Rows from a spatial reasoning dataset
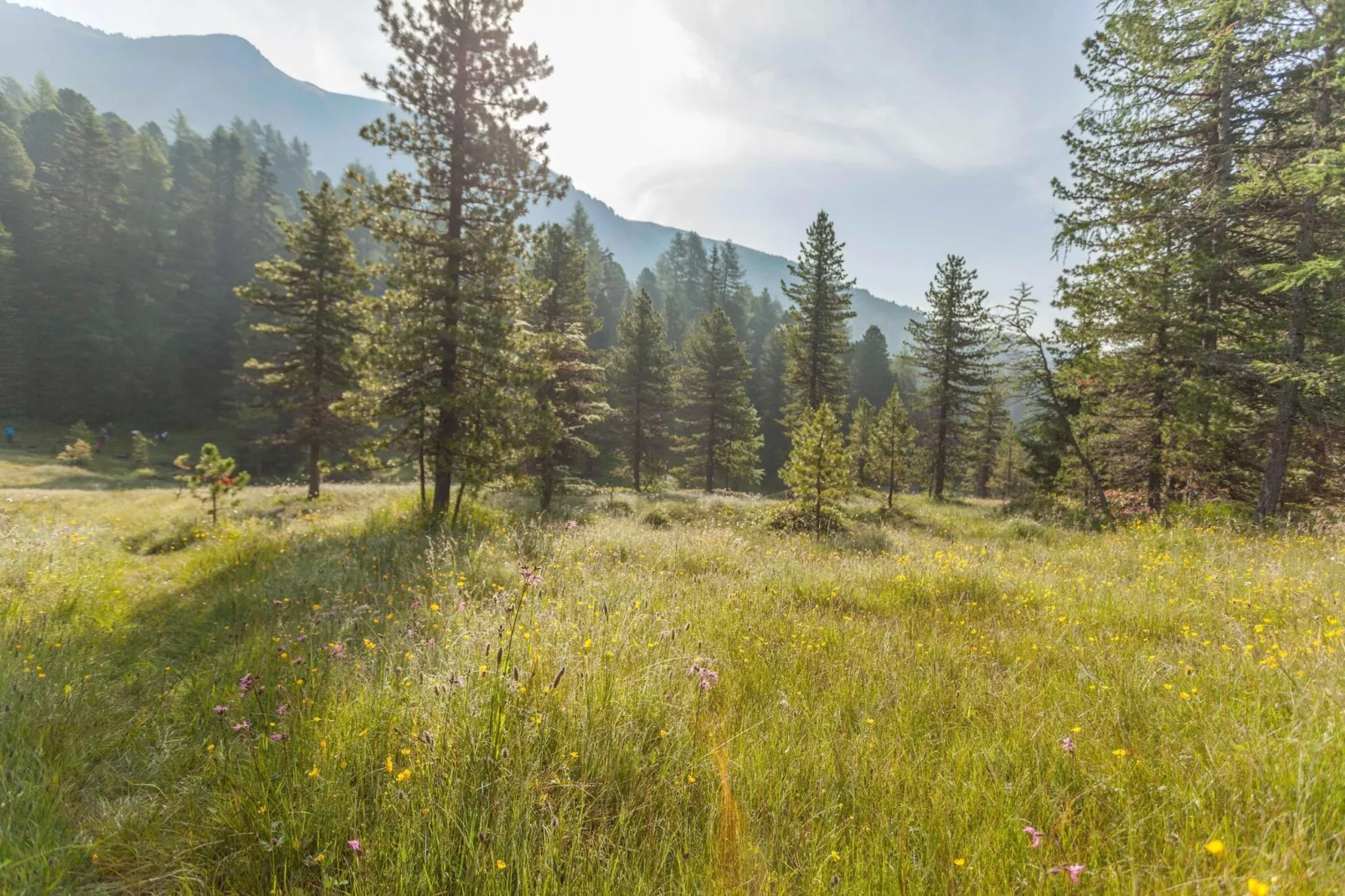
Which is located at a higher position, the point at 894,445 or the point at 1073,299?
the point at 1073,299

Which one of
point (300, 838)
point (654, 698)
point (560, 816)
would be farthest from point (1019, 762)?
point (300, 838)

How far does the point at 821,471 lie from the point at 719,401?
65.4ft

* **OBJECTIVE**
Quote every row above word for word, omitting the pictures.

* **FINISHED EXERCISE**
Which is located at a higher position, the point at 894,445 or the point at 1073,299?
the point at 1073,299

Which one of
point (300, 838)
point (654, 698)
point (560, 816)
would be farthest from point (1019, 762)?
point (300, 838)

How far does the point at 821,471 lie from the point at 719,401?
65.4ft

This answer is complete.